歯と舌、そして指で強めにルビーを甘く噛みながら弾く。
「ああっ」
慎ましやかな嬌声混じりのため息は空中を乱舞している蛍ーー発音器官を持ち合わせていないーーが恋い焦がれて啼いているような錯覚すら抱くほど幽玄の絢爛豪華さだった。
もう片方の手をお湯に浸けて若木のしなやかな艶やかさで仄かに光っている素肌を辿って、先ほど最愛の人の指が自ら開いて見せてくれた場所に行き着いてしどけなく開いた門から二本の指をゆっくりと裕樹だけの天国に忍び込ませる。最も感じやすい蕾の辺りは注意深く避けて。
「お湯が入って不快ならばそう仰ってくださいね」
濡れたルビーに熱い息を吹きかけると、愛の交歓で艶やかな紅さに染まった肢体が乱舞する蛍の瞬きを飾りにして仄かな光を放ちながらしなやかな若木のように撓むのも夢のように綺麗だった。
「暑過ぎないお湯なので、むしろ花園の熱を冷ましてくれる感じだ。
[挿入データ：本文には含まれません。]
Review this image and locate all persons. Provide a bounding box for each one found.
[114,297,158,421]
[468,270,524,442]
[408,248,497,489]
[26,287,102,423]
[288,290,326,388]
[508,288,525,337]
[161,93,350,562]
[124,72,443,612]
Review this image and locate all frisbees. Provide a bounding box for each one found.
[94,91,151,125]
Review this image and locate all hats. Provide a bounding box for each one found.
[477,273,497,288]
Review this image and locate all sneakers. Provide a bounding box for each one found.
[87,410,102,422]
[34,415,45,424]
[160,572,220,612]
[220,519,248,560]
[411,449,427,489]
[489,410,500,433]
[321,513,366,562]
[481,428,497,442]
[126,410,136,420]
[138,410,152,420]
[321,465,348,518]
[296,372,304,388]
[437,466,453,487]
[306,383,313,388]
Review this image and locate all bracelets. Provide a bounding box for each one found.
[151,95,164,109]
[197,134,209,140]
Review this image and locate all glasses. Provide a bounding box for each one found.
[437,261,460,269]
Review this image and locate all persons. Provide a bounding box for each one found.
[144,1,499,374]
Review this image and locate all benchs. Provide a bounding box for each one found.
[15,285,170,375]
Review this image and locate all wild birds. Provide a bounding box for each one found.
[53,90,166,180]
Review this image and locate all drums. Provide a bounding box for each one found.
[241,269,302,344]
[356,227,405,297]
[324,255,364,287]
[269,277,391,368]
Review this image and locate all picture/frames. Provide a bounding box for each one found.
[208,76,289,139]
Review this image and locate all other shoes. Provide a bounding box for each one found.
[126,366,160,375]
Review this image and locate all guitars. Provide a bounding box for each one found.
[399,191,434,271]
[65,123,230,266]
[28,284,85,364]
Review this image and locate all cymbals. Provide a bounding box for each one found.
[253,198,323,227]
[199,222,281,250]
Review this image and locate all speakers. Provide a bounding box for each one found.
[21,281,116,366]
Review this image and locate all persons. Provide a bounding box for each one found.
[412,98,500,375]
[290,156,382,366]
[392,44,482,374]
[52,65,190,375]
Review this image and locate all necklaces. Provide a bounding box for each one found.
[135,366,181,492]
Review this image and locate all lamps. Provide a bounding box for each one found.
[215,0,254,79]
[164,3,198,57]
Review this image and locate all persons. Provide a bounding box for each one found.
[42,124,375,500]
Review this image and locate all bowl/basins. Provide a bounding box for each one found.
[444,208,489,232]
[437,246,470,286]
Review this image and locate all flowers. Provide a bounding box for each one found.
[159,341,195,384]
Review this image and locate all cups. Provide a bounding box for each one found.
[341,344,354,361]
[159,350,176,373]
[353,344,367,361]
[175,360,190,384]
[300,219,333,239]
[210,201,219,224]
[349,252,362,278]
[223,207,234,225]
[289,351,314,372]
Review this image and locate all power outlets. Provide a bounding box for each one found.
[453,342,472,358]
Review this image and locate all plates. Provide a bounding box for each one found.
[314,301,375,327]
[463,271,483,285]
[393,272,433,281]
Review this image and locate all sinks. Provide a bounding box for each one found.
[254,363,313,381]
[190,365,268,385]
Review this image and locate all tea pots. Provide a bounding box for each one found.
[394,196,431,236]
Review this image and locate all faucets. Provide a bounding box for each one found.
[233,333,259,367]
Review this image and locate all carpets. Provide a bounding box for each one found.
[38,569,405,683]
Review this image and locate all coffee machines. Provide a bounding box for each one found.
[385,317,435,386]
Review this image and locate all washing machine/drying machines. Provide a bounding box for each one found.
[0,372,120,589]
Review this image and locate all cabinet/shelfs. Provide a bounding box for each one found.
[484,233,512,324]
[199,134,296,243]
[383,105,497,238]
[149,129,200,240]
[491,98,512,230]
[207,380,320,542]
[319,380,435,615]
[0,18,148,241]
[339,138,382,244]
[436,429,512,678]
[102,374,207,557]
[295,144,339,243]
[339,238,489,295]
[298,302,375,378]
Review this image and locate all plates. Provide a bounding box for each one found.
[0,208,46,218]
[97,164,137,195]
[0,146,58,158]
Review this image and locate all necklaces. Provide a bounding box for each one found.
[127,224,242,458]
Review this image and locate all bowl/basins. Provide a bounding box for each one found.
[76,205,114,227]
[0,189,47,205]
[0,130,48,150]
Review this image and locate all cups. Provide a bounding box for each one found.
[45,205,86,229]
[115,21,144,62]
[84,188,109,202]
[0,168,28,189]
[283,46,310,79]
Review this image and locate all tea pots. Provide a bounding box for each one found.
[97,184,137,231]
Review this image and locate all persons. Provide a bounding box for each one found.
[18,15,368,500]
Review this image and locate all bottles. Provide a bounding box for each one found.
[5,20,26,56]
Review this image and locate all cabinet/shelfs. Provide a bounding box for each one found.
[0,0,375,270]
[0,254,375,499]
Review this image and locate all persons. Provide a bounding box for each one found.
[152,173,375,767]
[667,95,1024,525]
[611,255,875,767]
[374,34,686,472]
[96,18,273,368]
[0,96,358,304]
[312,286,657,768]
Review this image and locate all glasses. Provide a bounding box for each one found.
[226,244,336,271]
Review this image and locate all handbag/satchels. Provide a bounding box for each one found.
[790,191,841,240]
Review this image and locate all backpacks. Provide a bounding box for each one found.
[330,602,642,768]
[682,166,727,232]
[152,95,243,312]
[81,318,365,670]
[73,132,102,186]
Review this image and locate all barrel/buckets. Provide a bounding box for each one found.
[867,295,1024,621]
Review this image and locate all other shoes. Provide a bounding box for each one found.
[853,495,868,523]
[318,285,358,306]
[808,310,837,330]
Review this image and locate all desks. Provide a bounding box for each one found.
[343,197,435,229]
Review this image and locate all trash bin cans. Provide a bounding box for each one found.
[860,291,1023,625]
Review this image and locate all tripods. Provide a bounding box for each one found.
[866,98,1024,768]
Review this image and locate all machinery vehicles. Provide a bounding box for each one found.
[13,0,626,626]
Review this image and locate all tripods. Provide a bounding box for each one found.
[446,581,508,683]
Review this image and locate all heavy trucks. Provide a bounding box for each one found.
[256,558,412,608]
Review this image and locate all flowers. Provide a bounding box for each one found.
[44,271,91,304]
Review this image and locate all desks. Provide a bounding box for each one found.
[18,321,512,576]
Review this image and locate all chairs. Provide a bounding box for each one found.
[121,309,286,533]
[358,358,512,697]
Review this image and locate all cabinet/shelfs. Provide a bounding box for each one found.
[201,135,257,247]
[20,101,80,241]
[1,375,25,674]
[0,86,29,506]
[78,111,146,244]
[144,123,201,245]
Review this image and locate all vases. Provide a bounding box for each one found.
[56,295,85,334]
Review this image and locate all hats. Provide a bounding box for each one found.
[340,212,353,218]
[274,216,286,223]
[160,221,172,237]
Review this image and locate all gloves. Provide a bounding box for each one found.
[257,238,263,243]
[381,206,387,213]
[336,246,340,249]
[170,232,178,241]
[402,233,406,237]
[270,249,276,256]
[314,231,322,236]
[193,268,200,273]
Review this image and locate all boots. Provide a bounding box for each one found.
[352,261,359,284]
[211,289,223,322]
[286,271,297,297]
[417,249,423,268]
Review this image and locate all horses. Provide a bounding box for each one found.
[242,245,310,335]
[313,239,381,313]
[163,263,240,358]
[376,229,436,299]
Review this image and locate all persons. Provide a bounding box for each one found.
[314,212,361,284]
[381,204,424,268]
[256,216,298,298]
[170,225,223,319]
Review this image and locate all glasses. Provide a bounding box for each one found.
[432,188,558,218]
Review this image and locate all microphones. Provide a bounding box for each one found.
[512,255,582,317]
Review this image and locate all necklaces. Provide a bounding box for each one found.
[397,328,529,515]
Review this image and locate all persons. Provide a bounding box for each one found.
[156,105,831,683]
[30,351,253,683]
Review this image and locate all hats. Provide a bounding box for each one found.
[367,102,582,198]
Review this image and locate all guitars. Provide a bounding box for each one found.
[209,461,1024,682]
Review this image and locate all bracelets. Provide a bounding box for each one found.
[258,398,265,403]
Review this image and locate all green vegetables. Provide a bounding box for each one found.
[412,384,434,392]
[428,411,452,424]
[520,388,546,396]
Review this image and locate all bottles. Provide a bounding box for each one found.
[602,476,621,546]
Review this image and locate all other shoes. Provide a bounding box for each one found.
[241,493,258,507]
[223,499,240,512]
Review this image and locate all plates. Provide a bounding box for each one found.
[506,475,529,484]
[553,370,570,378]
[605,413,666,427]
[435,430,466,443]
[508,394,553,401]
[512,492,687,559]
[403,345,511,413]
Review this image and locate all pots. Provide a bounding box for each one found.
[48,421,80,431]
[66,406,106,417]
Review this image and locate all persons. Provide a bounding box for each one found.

それに裕樹の指の感触も心地良い。もう少し奥処まで来て欲しいくらいだ」
裕樹のばら撒いた白珠の粒を指先で集めて門の外へと出す動きなのは最愛の人も分かっているのだろう。指を包み込む厚く濡れた真紅の花びらの密着感は相変わらず精緻かつ絶妙の動きで迎え入れてくれていた。
「このお湯だと私の聡への愛情と熱情の証しでもある白珠が白い泡のように煌めきながらお湯の中をシャンパンの泡みたいに立ち上っていく様子が拝見出来るのに、この位置では不可能なのが残念です」
蛍の光に煌めいている透明なお湯の表面も、そしてそのお湯から胸の尖りのルビーから上の部分を出している最愛の人の仄かな蛍の光の瞬きに染まった艶めいた素肌も幽玄の艶やかさを纏っている。
ただ、お湯の中で白珠の雫が滔々と湛えられて、悠然たる大河のように石畳の上を流れていく天然の贅沢さーーしかも蛍の仄かな瞬きが無数に乱舞して、テレビでしか観たことがない曜変天目茶碗を彷彿とさせる綺麗さも加わっているーーだったが、さらに綺麗なのは白珠のうたかたを深海を思わせる綺麗な水に零しては立ち上っていく最愛の人と裕樹との愛の行為の名残りだろうから。
幼い頃に読んだ竜宮城の美しさよりもきっと二人の愛の証しの白珠の煌めきの方が綺麗で儚いだろうから。
「裕樹が私にくれた愛の証しなので……私も出来るなら見たいが……無理だろうな。第一蛍の乱舞の光や満点の星の煌めきがあるとはいえ、この暗さだし……」
銀河まで見えるこの豪華な星空の下でも最愛の人の煌めきと甘やかさの混じる声が最も輝いて聞こえるのは言うまでもなかったが。
「あの辺りの石畳にお湯が流れて行く様子もとても綺麗ですよ、尤も聡のお顔や肢体には敵いませんが」
白珠のうたかたをほぼ花園から清らかなお湯へと移し終えてーー二人の愛の行為は数え切れないほど交わしていたので大体のことはきっと最愛の人よりも裕樹の方が詳しいはずだーー蛍の乱舞が薔薇色に染まった濡れた肌を豪華に彩る幾分華奢な肩を抱いて向きを変えた。
「本当だ。黒い石が僅かな湯気を伴った水分で艶めいた上に蛍の光が瞬いていてまるで曜変天目のようだな、テレビでしか観たことはないが」
最愛の人も同じ感想を抱いてくれたのが妙に嬉しかった。
「私も同じように考えました、よ。最愛の人が同じ感想を持ってくださると、親近感がわきますね。身を焦がすような愛情に加えて」
艶やかな唇に唇を重ねながら清らかな水と蛍の乱舞に照らされた奇跡のような煌めきに見入った。
「さて、と。夜はまだまだ長いので蛍の求愛行動に負けないように、私達も愛の交歓の続きを致しましょうか?」
蛍の舞い散る空間に立ち上って最愛の人に手を伸ばした。